Sometimes, in the middle of hectic summer activities, it’s good to just calm down and go fishing. All it takes is an hour, a handline (or little trout rod), a hook and a bit of whatever critters you scrape off the bottom of a dock. And it turns out, you’re never too old to become completely absorbed by a tug on the line.
I figured the kids would’ve outgrown this by now, but Weston led the charge and Skyla soon joined in. And before I knew it, I was peering into the depths and hoping for a bite, too. All for fish that we usually walk past as we jump in a boat and charge off in search of bigger game. Today’s tally: 10 shiners, one flounder–all observed briefly in the bucket aquarium and released–and an hour’s worth of pure fun.

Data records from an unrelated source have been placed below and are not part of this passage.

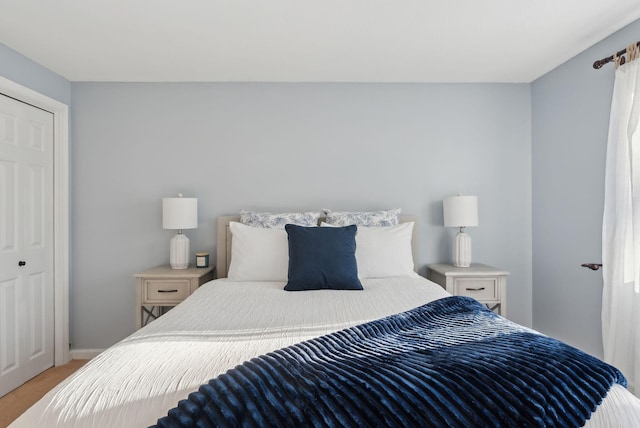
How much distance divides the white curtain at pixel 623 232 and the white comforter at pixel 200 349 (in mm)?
1134

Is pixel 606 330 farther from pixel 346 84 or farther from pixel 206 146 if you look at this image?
pixel 206 146

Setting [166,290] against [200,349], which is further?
[166,290]

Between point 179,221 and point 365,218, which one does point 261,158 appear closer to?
point 179,221

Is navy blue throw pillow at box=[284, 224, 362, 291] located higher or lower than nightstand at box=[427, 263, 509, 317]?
higher

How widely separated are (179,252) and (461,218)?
242 cm

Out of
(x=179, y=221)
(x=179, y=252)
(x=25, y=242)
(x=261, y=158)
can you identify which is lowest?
(x=179, y=252)

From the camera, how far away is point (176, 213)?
3.26m

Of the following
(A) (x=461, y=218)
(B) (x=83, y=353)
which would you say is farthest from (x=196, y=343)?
(B) (x=83, y=353)

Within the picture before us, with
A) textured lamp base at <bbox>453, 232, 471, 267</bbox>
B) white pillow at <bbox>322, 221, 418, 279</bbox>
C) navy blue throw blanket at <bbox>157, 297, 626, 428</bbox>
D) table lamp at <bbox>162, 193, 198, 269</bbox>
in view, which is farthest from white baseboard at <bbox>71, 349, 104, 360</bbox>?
textured lamp base at <bbox>453, 232, 471, 267</bbox>

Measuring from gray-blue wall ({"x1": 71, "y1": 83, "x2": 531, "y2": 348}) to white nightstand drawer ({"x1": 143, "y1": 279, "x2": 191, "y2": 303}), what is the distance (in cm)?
47

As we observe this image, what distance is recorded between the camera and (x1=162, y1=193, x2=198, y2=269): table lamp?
3259 millimetres

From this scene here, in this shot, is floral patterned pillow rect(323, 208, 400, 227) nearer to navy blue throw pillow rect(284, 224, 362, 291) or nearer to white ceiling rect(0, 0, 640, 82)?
navy blue throw pillow rect(284, 224, 362, 291)

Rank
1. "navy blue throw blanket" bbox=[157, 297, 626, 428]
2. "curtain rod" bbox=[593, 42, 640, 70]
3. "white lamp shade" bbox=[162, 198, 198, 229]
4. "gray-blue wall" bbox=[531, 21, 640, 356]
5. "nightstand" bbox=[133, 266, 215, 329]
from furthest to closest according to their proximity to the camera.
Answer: "white lamp shade" bbox=[162, 198, 198, 229] < "nightstand" bbox=[133, 266, 215, 329] < "gray-blue wall" bbox=[531, 21, 640, 356] < "curtain rod" bbox=[593, 42, 640, 70] < "navy blue throw blanket" bbox=[157, 297, 626, 428]

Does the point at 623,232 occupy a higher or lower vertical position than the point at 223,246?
higher
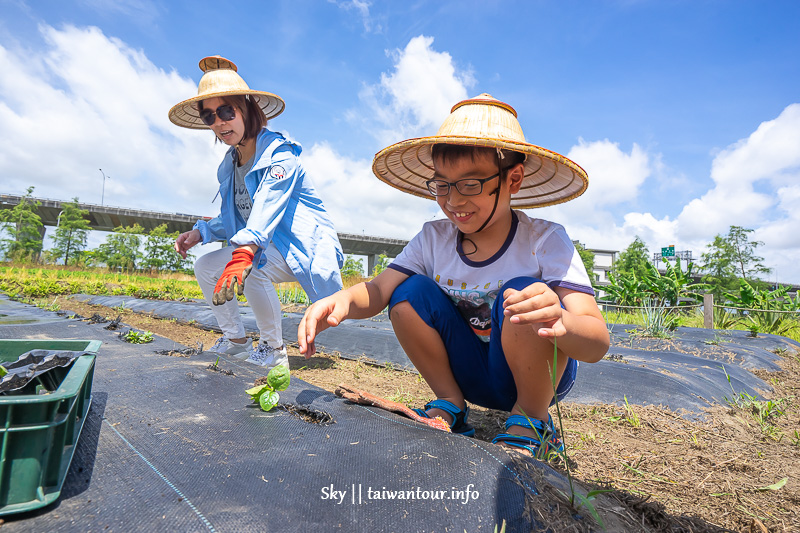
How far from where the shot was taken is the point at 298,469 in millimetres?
893

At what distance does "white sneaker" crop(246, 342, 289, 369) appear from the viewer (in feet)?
8.23

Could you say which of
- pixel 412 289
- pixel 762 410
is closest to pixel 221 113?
pixel 412 289

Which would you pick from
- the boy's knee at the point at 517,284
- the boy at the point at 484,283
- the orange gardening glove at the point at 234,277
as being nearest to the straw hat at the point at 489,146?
the boy at the point at 484,283

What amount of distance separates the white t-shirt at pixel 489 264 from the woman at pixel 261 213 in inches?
38.4

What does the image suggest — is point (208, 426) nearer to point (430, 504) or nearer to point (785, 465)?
point (430, 504)

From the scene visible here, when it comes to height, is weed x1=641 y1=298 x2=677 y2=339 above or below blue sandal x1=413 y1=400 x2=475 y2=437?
above

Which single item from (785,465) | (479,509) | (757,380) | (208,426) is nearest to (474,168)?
(479,509)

Legendary Texas fly flinger, guitar picker, road warrior, wordsmith and good buddy, Riverhorse Nakadate, rolled onto the Island to fish and eat–traditional Tuesday activities–with Smarty and me. We chased sea-run cutts on the salt way down the Sound, found a lot of dinks, a few mediums, and some true hogs that chased but wouldn’t eat. Mostly, though, we chewed the fat, spun yarns and laughed a lot on a beautiful afternoon. Followed, of course, by our usual Tuesday night gluttony with the full crew, including Neal, Pete, Helene and Morgan. That’s Riverhorse below with the new IGFA 10-Pound Class Tippet World Record shiner perch shortly before packing it up to ship to the taxidermist. What a day.
Long days, warm weather, and best of all, no school. Time to head up into the mountains on the hunt for little west-side trout. We started out serious. That’s Skyla shaking off the rust and tightening up her loop, above, and Weston discussing the merits of dry flies versus nymphs with Halo, below.

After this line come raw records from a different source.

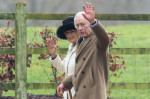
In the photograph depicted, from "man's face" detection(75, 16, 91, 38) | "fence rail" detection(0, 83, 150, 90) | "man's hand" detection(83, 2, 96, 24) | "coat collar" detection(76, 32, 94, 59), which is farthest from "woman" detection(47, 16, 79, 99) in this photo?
"fence rail" detection(0, 83, 150, 90)

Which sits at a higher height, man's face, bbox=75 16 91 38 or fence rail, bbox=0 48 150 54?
man's face, bbox=75 16 91 38

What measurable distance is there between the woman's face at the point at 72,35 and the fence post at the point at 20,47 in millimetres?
1664

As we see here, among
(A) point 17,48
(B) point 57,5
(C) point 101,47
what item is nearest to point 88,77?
(C) point 101,47

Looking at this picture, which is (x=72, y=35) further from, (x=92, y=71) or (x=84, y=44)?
(x=92, y=71)

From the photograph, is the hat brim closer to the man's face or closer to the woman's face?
the woman's face

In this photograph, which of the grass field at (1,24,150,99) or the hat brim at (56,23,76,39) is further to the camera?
the grass field at (1,24,150,99)

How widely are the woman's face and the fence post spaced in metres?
1.66

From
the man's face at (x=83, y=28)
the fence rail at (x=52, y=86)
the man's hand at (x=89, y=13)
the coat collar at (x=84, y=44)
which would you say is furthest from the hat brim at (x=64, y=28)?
the fence rail at (x=52, y=86)

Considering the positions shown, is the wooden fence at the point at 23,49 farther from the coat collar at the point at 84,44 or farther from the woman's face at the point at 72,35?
the coat collar at the point at 84,44

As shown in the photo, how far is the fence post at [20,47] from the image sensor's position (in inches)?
275

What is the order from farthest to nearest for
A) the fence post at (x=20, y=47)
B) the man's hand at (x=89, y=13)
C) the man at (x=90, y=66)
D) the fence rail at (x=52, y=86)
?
the fence rail at (x=52, y=86)
the fence post at (x=20, y=47)
the man at (x=90, y=66)
the man's hand at (x=89, y=13)

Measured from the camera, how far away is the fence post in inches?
275

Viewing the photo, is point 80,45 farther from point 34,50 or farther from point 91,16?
point 34,50

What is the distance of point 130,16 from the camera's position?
7219mm
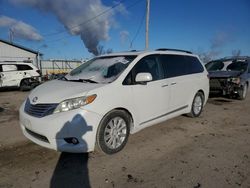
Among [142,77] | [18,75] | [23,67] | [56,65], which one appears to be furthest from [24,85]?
[56,65]

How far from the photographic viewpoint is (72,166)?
3.15 meters

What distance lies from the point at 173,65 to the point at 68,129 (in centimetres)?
291

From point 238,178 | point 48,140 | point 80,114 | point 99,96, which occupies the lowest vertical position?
point 238,178

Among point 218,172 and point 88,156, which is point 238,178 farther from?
point 88,156

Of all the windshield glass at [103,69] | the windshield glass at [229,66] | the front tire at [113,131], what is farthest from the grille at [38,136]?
the windshield glass at [229,66]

But the day was hot and it soon turned into this.
Then long conversations while drying off on warm rocks. Big hike back to to the car, quick stop for giant burgers on the way home, a bit of ice cream and deep, deep sleep. Awesome way to kick off summer.
It must be that time of year. I can’t stop thinking about steelhead and rain-forest rivers. Of course, with a schedule packed with a film project, book commitments, kid basketball and volleyball tournaments and the usual post-holiday glut of “real” work, it’ll probably be at least a month before I can make it out to the coast. But that’s where tying flies comes to the rescue. I can take a little break from the daily grind, twist some feathers and dream. As you can see from the critters above, I’m currently dreaming of high water, light tips and shallow lies. And big chrome steelhead.

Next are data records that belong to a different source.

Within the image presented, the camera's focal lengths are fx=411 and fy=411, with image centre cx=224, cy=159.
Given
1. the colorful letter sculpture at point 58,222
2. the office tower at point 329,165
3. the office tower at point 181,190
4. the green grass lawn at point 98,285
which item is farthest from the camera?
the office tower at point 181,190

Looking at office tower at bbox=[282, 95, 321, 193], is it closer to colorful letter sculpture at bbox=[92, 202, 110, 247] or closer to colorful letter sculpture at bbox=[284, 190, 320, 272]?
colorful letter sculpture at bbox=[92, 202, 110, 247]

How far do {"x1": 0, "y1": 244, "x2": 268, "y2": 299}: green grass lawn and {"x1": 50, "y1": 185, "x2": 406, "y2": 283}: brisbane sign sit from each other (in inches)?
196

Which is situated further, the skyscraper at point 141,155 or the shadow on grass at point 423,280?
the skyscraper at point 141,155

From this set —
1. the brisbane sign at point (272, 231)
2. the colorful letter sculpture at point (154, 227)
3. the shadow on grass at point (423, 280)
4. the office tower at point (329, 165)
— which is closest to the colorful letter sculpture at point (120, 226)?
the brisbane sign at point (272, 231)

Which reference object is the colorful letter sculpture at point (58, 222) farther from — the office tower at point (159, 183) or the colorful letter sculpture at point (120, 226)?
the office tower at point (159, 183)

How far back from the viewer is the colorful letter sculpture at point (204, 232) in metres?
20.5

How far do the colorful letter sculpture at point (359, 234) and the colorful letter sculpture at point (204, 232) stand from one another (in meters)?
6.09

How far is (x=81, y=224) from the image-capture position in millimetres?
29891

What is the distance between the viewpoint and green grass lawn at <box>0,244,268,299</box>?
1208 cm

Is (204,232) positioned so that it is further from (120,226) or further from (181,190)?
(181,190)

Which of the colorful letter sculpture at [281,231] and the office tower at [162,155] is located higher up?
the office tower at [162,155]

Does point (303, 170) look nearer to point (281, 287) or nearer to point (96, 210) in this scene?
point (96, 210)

Rain and wind for three days straight, but my friend, the writer, fisherman and road warrior, Riverhorse Nakadate, was going to be in town from Houston. It was not looking good. But with one day to fish and hang out, we figured we’d give it a shot anyway. Miraculously, as we put the boat in the water, the wind began to fall out. The rain let up. Between brief squalls, the clear, green water settled and for one brief moment, blue sky appeared overhead. We fished, talked shop, and told epic single-mom hero stories, which, it turned out, we both experienced first hand as kids. And we found fish, mostly little ones to start, but after switching through patterns, we finally hit the answer and it was on. Jackpot. Half a dozen slab-sized sea-run cutts made it to the boat before the tide quit and dusk fell. Later, as I was washing the boat in the driveway, I felt the first drops of rain in hours. By the time I was done, wind was thrashing the trees and rain pounded in sideways. The window was closed. But it had stayed open just long enough.